Symbol GC in Ruby 2.2

Share this article

There is a Japanese translation of this post here!
Fotolia_62448068_Subscription_Monthly_M

What is symbol GC and why should you care? Ruby 2.2 was just released and, in addition to incremental GC, one of the other big features is Symbol GC. If you’ve been around the Ruby landscape, you’ve heard the term “symbol DoS”. A symbol denial of service attack occurs when a system creates so many symbols that it runs out of memory. This is because, prior to Ruby 2.2, symbols lived forever. For example in Ruby 2.1:

# Ruby 2.1

before = Symbol.all_symbols.size
100_000.times do |i|
  "sym#{i}".to_sym
end
GC.start
after = Symbol.all_symbols.size
puts after - before
# => 100001

Here we create 100,000 symbols and they’re still around, even though we’ve run GC and no variables reference those objects. This could easily be a problem if you wrote some code that accepted a user parameter and calls to_sym on it:

def show
  step = params[:step].to_sym
end

In this case, someone could make many requests to example.com/step= and, since your application never clears out symbols, your program would eventually run out of memory and crash. This may sound like a fabricated example, but it was similar to code I actually had committed in my Wicked gem (don’t worry, it’s fixed now). It’s not an isolated case either:

The list goes on and on, but you get the point. Creating symbols from user input is dangerous; only if symbols aren’t garbage collected, which is what is happening prior to Ruby 2.2.

Symbol GC in Ruby 2.2

Starting with Ruby 2.2 symbols are now garbage collected.

# Ruby 2.2
before = Symbol.all_symbols.size
100_000.times do |i|
  "sym#{i}".to_sym
end
GC.start
after = Symbol.all_symbols.size
puts after - before
# => 1

Since the symbols we create aren’t referenced by any other object or variable, they can be safely collected. This helps in preventing us from accidentally creating a scenario where a program creates and retains so many objects that it crashes. However, Ruby doesn’t garbage collect ALL symbols.

WAT?

#not_all_symbols

Previous to Ruby 2.2, we couldn’t collect symbols because they were used internally by the Ruby interpreter. Basically, each symbol has a unique object ID. For example :foo.object_id always needed to be the same value for the duration of the program execution. This is due to the way rb_intern works.
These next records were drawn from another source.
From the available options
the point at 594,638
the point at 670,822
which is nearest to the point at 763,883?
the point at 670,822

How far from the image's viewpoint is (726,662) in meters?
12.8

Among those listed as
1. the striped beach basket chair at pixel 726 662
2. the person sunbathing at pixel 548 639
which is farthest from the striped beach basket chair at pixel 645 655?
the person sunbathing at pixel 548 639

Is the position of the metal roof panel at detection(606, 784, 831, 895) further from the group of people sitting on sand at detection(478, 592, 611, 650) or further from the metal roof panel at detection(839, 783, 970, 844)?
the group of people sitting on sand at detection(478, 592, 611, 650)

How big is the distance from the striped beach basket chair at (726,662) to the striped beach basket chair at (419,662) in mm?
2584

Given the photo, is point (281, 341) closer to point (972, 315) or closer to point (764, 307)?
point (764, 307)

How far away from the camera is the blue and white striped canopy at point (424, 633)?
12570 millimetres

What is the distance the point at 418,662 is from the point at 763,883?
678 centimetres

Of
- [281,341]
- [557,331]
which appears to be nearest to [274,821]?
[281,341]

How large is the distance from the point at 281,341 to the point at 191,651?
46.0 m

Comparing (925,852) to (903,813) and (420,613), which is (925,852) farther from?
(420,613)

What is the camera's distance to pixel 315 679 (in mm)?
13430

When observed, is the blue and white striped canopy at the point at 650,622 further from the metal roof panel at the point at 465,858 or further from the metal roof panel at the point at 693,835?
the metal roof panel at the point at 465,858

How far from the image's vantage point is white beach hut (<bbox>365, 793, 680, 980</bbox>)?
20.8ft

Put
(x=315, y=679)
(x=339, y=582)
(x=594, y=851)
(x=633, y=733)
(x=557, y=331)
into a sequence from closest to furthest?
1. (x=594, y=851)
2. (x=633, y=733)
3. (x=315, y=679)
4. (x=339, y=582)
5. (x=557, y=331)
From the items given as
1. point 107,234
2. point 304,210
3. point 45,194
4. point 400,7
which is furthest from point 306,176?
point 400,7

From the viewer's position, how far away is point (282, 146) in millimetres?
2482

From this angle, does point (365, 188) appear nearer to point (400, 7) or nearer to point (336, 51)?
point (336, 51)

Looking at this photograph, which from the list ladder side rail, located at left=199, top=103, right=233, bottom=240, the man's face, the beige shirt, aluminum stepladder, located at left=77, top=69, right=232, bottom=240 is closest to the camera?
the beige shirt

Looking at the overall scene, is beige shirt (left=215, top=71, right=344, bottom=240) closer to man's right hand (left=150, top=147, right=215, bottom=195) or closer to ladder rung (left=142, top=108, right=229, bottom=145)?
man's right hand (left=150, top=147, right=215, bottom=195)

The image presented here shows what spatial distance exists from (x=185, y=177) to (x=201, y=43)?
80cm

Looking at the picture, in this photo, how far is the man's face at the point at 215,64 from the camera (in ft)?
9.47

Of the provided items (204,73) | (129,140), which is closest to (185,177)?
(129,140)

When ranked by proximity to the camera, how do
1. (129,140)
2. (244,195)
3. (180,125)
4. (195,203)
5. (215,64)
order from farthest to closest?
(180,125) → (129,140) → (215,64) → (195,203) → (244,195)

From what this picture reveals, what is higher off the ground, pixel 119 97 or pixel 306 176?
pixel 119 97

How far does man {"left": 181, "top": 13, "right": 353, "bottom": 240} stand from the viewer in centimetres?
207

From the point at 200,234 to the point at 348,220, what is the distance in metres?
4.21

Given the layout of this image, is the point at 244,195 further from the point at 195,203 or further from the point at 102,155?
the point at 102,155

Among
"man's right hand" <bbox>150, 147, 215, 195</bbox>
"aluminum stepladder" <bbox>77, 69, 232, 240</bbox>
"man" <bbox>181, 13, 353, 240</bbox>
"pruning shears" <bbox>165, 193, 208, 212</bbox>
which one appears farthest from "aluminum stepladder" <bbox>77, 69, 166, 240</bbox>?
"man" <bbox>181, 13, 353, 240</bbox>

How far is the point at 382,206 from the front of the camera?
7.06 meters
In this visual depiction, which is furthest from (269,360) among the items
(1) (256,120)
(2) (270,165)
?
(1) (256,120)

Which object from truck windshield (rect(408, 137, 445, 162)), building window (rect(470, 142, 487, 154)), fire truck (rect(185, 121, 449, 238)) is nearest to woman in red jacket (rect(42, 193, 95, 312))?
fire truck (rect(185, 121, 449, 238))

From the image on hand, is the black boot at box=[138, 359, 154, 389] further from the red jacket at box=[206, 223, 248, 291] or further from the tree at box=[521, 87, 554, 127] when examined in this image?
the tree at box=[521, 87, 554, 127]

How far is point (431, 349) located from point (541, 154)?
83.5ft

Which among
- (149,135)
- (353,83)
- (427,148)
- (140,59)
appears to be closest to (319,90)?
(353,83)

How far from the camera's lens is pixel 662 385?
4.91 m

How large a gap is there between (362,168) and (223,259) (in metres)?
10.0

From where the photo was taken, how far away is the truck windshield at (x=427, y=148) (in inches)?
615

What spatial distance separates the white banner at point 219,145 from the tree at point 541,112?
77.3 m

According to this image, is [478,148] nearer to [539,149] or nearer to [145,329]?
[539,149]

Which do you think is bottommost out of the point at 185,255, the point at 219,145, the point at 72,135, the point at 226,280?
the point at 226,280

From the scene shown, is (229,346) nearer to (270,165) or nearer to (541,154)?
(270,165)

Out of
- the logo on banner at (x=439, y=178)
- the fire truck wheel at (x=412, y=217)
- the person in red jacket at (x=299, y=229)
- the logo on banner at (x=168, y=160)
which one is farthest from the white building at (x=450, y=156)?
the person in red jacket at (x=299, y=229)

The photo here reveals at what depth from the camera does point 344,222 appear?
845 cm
In C-Ruby, when you create a method it stores a unique ID to a method table.

Slide from Nari’s talk on Symbol GC

Later, when you call the method, Ruby will look up the symbol of the method name, and then get the ID of that symbol. The ID of the symbol is used to point at the static memory of the function in C. The function in C is then called and that’s how Ruby executes methods.

If we garbage collected a symbol and that symbol was used to reference a method, then that method is no longer callable. That would be bad.
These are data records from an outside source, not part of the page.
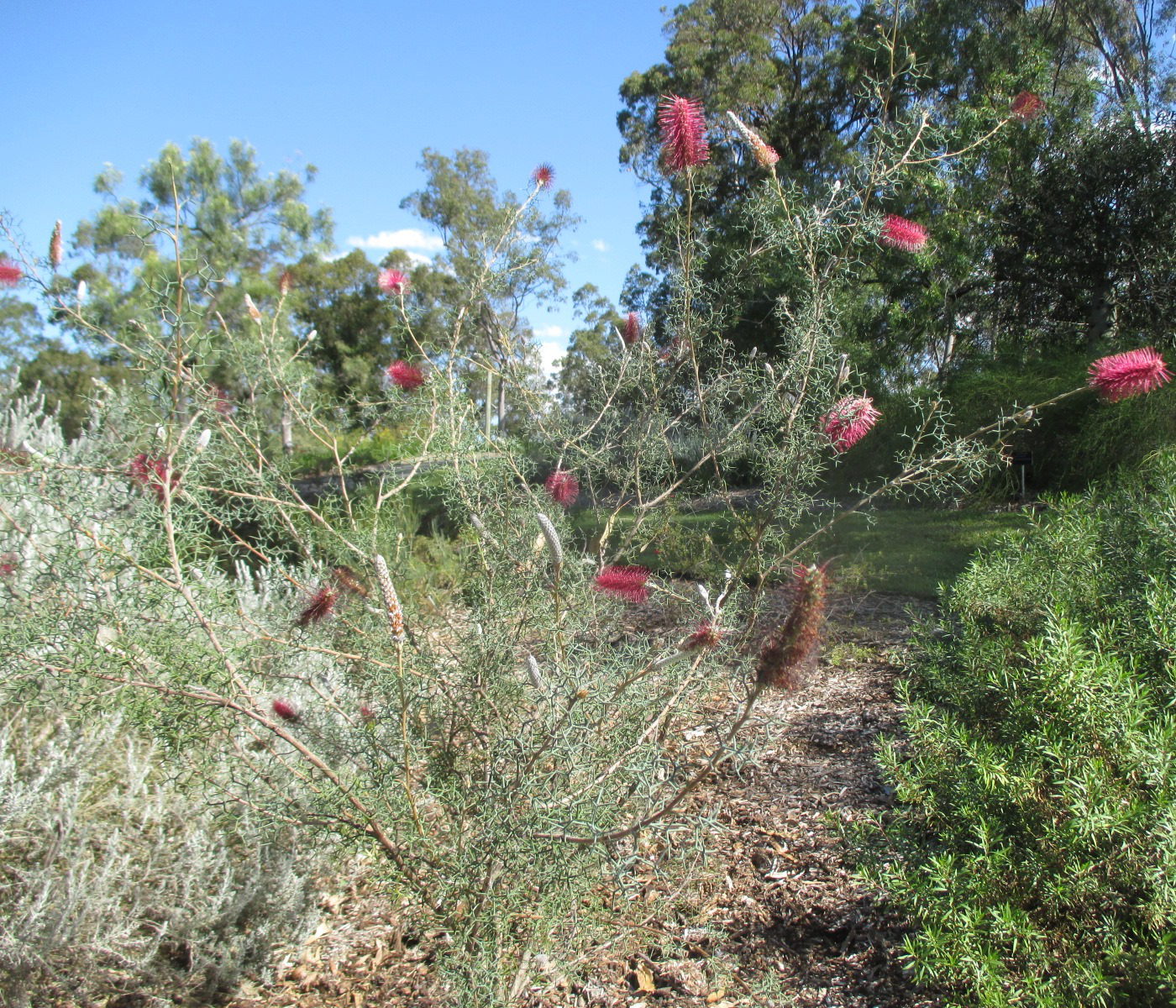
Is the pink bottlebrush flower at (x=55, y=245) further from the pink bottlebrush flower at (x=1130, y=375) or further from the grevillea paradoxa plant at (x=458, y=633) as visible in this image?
the pink bottlebrush flower at (x=1130, y=375)

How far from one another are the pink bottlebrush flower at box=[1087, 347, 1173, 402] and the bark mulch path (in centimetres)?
100

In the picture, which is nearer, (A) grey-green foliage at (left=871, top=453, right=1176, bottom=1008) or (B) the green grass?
(A) grey-green foliage at (left=871, top=453, right=1176, bottom=1008)

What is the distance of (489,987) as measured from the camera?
1.37 m

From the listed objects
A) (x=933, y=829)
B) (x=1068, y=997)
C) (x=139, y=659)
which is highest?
(x=139, y=659)

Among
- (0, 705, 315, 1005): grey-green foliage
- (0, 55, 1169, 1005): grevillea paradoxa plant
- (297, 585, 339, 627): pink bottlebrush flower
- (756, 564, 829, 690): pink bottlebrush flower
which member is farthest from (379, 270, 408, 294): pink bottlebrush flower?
(756, 564, 829, 690): pink bottlebrush flower

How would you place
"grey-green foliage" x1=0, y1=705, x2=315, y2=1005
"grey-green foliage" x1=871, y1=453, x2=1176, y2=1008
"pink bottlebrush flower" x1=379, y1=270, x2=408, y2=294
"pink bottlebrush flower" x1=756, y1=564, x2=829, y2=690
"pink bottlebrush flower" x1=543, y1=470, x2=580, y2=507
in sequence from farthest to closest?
1. "pink bottlebrush flower" x1=543, y1=470, x2=580, y2=507
2. "pink bottlebrush flower" x1=379, y1=270, x2=408, y2=294
3. "grey-green foliage" x1=0, y1=705, x2=315, y2=1005
4. "grey-green foliage" x1=871, y1=453, x2=1176, y2=1008
5. "pink bottlebrush flower" x1=756, y1=564, x2=829, y2=690

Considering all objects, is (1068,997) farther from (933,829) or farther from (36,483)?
(36,483)

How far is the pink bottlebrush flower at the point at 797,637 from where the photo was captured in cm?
125

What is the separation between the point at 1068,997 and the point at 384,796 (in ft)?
4.52

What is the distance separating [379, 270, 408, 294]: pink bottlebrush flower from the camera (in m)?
2.25

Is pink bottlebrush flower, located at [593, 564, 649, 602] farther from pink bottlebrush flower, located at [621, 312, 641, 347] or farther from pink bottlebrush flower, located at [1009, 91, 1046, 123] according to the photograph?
pink bottlebrush flower, located at [1009, 91, 1046, 123]

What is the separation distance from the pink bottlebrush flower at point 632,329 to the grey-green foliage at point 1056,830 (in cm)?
137

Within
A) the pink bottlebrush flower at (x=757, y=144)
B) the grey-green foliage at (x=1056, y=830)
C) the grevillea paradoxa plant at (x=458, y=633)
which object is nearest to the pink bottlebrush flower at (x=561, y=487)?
the grevillea paradoxa plant at (x=458, y=633)

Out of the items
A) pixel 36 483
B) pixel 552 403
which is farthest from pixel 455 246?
pixel 36 483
To get around this problem Narihiro Nakamura introduced the idea of an “Immortal Symbol” in the C World and a “Mortal symbol” in the Ruby world.
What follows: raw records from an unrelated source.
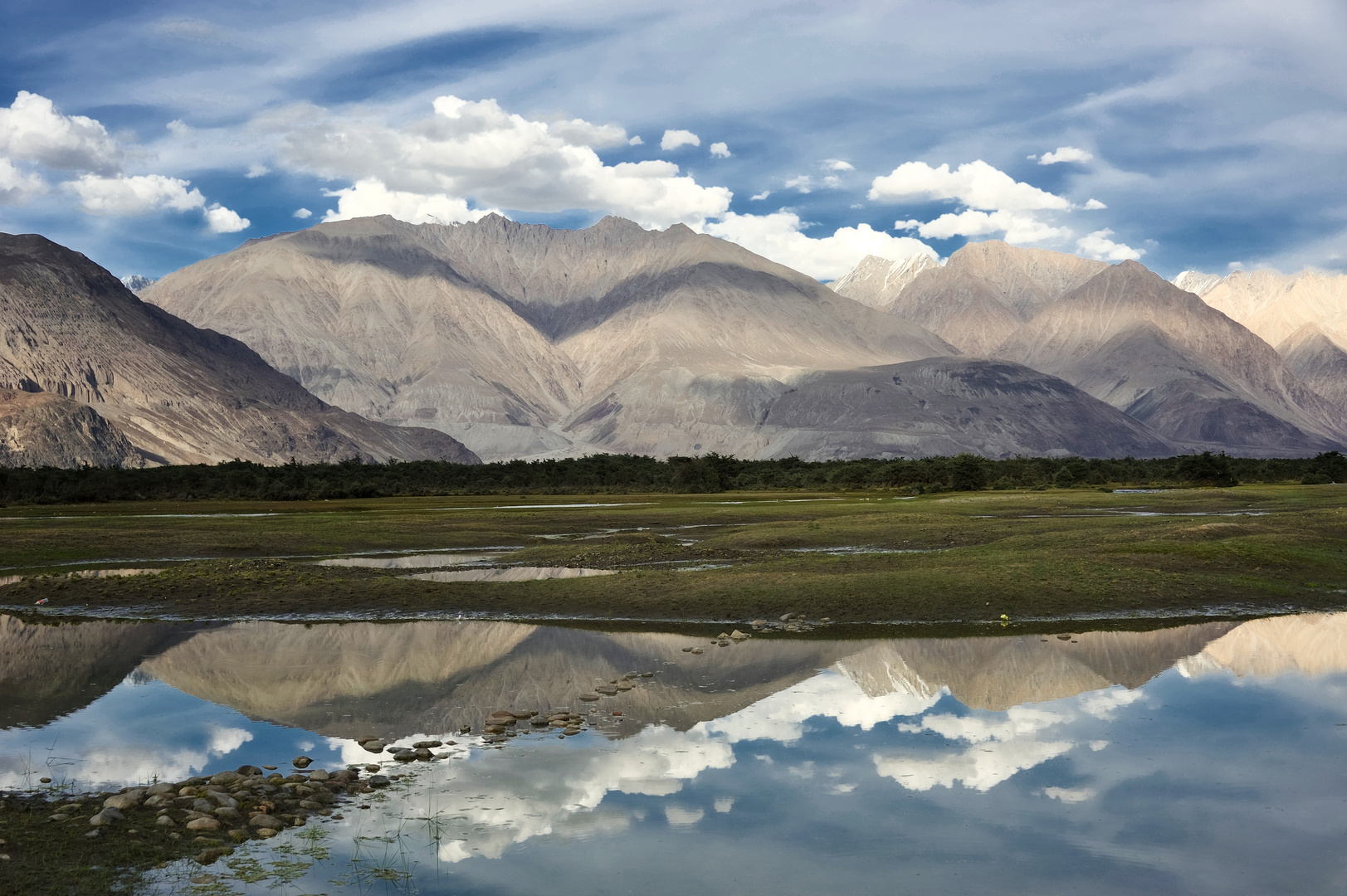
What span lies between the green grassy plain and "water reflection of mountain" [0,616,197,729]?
9.12 feet

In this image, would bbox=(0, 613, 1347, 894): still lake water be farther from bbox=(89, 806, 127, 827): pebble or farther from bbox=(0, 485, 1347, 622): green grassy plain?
bbox=(0, 485, 1347, 622): green grassy plain

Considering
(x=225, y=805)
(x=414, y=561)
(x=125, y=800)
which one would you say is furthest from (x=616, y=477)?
(x=225, y=805)

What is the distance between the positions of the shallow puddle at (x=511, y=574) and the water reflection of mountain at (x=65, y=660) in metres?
9.74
Basically, all symbols created dynamically while Ruby is running (via to_sym, etc.) can be garbage collected because they are not being used behind the scenes inside the Ruby interpreter. However, symbols created as a result of creating a new method or symbols that are statically inside of code will not be garbage collected. For example :foo and def foo; end both will not be garbage collected, however "foo".to_sym would be eligible for garbage collection.

There are gotchas with this approach, it’s still possible to have a DoS if you’re accidentally creating methods based on user input.

define_method(params[:step].to_sym) do
  # ...
end

Because define_method calls rb_intern behind the scenes, even though we are passing in a dynamically defined (i.e. to_sym) symbol, it will be converted to an immortal symbol so it can be used for method lookup. Hopefully, you wouldn’t be doing that anyway, but it’s still good to point out dangerous bits in Ruby.

Variables also use symbols behind the scenes.

before = Symbol.all_symbols.size
eval %Q{
  BAR = nil
  FOO = nil
}
GC.start
after = Symbol.all_symbols.size
puts after - before
# => 2

Even though the variable is nil, it uses a symbol behind the scenes that will never get garbage collected. In addition to avoiding randomly defining methods based on user input, also watch out for creating variables based on user input:

self.instance_variable_set( "@step_#{ params[:step] }".to_sym, nil )

To be truly safe, you should periodically check Symbol.all_symbols.size after running GC.start to ensure that the symbol table isn’t growing. Moving into the future, hopefully some good standards around what is and isn’t safe to do with symbols becomes more general knowledge. If you find another really common gotcha, reach out to me on twitter and I’ll try to keep this section updated.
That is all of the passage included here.